Justin Sullivan
Thesis
Rivian Automotive, Inc.’s (NASDAQ:RIVN) Q2 earnings card demonstrated that the company is on track to meet its FY22 production guidance of 25K, despite being buffeted by ongoing macro headwinds and supply chain challenges. Therefore, on the surface, it was a mixed performance by the company but otherwise interpreted as positive by the market.

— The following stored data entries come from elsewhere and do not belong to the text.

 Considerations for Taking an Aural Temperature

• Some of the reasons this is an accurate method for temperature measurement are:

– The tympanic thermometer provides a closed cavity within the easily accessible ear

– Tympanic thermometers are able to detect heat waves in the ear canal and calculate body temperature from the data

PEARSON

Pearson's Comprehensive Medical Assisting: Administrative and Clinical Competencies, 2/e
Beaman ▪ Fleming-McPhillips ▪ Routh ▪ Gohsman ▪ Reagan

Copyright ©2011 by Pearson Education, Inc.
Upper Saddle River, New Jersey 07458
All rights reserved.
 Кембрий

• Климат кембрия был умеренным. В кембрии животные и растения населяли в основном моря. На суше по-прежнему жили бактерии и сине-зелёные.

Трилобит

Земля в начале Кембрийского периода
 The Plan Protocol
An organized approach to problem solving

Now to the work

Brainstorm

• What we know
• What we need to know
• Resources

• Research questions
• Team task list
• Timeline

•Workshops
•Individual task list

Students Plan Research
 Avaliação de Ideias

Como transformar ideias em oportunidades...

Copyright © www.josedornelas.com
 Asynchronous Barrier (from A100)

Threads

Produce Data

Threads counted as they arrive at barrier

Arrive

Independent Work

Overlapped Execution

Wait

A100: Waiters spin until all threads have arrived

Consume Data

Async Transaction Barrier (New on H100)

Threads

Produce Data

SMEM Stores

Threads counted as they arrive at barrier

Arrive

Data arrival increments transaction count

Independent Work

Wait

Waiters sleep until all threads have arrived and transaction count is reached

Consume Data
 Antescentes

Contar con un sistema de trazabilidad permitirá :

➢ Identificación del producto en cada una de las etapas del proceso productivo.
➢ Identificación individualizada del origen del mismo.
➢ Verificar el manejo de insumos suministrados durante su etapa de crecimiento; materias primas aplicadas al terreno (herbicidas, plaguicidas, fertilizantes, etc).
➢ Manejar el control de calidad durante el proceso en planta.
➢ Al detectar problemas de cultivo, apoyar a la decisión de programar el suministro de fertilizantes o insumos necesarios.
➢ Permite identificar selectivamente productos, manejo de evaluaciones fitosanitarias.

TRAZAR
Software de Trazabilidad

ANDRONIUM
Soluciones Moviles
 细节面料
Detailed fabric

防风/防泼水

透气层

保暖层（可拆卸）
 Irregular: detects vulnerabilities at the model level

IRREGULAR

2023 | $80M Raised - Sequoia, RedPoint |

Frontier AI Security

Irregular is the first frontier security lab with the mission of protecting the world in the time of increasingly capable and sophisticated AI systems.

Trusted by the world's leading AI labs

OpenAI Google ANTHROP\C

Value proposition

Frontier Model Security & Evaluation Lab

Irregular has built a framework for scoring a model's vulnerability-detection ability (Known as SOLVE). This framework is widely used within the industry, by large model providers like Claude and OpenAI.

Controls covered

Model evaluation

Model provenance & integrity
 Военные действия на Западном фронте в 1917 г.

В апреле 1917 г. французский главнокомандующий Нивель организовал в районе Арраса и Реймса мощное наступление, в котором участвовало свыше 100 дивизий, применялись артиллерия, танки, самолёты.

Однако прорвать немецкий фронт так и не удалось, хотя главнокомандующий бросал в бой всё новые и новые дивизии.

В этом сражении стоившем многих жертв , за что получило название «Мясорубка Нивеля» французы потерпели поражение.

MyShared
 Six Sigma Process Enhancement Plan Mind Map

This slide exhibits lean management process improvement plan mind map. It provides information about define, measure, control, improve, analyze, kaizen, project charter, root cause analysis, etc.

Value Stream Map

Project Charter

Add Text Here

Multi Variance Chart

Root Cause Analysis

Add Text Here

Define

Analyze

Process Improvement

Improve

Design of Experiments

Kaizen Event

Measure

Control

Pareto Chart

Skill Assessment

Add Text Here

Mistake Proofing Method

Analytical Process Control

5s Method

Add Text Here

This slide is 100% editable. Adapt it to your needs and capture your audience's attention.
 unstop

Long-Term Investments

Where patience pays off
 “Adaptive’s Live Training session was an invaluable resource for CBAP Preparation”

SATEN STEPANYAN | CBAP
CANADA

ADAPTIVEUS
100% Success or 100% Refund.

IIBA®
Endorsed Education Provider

We tagged RIVN with a Sell rating in our pre-earnings article as we had anticipated a bad reaction to a mixed/poor Q2 card. But, it appears that the market has already moved past Rivian’s near-term challenges (supply chain, costs headwinds) and focusing on its ability to ramp production. Notably, we believe it’s important to accord due credit to management, as it performed admirably by maintaining its production guidance of 25K, despite having produced about 6,954 vehicles in H1.
Therefore, Rivian expects a marked production ramp in H2 as it also prepares for adding a second shift to its general assembly by the end of Q3.
As a result, we believe the market has already adjusted its expectations of RIVN, with the stock likely bottoming out in May for the medium-term. Therefore, it’s looking increasingly likely that buying sentiments have returned decisively to support RIVN’s recovery in its bullish bias as it takes its production ramp to the next stage.
We revise our rating on RIVN from Sell to Speculative Buy.
Rivian’s Management Is Getting Its Act Together
EV investors should recall that Lucid’s (LCID) Q2 release demonstrated how challenging it is for upstarts to get their production act together. However, despite the challenging macro environment and supply chain disruptions, we are assured by Rivian’s ability to navigate its production ramp capably. Management also highlighted the increasing confidence that it has earned with its suppliers, as CEO RJ Scaringe articulated:
Bringing on a second shift involves making sure the supply chain is capable of supporting it, as we talked about before. It wouldn’t make any sense for us to have to hire a whole second shift and then have the line still waiting for parts. So first and foremost, we’ve been very much emphasizing supplier readiness to support this, and have worked very closely to look at any parts that we think are constrained or may be constrained. (Rivian FQ2’22 earnings call)
Rivian produced 6,954 vehicles in H1. Therefore, the company needs to produce about 18K of vehicles in H2, which suggests that it sees a significant ramp. Consequently, we think it highlights that Rivian is starting to get its act together as it ramps its EDV production for Amazon (AMZN), which should improve the confidence in the e-commerce retailer to follow through with its 100K orders.
However, the production costs for H2 are expected to lead to a worse-than-expected $5.5B in adjusted EBITDA losses (up from $4.9B previously) for FY22. Still, we believe the company needs to ramp production quickly to benefit from its fixed costs leverage, which would drive down costs and improve efficiencies markedly through FY24. CFO Claire McDonough articulated:
It’s really driven by us ramping our plants and our productivity within our 150K units of installed capacity within Normal that allows us to really leverage all of those fixed overhead and costs associated with our large-scale production facility. We see 2024 as really that pivotal year for us in driving a step change in terms of the underlying gross margin expectations within the business, as we have a couple of significant factors that are starting to impact our underlying unit economics. (Rivian earnings)
As a reminder, Rivian is expected to achieve a planned capacity of 350K (including first phase Georgia) before 2024, as it ramps production. Given the reaction to RIVN’s price action, it appears that the market has moved on from focusing on its near-term headwinds and giving space for management to prove its ramp capability.
Is RIVN Stock A Buy, Sell, Or Hold?
RIVN price chart (monthly) (TradingView)
We noted that RIVN bottomed out in May, likely its medium-term bottom. While we had anticipated decisive post-earnings weakness, we are now convinced that its bottoming process is credible and likely to undergird a medium-term bullish recovery in RIVN.
While we expect near-term volatility, we encourage investors to capitalize on potential downside volatility to add exposure, as this recovery looks robust.
We revise our rating on RIVN from Sell to Speculative Buy, with a price target of $50 (an implied upside of 31%).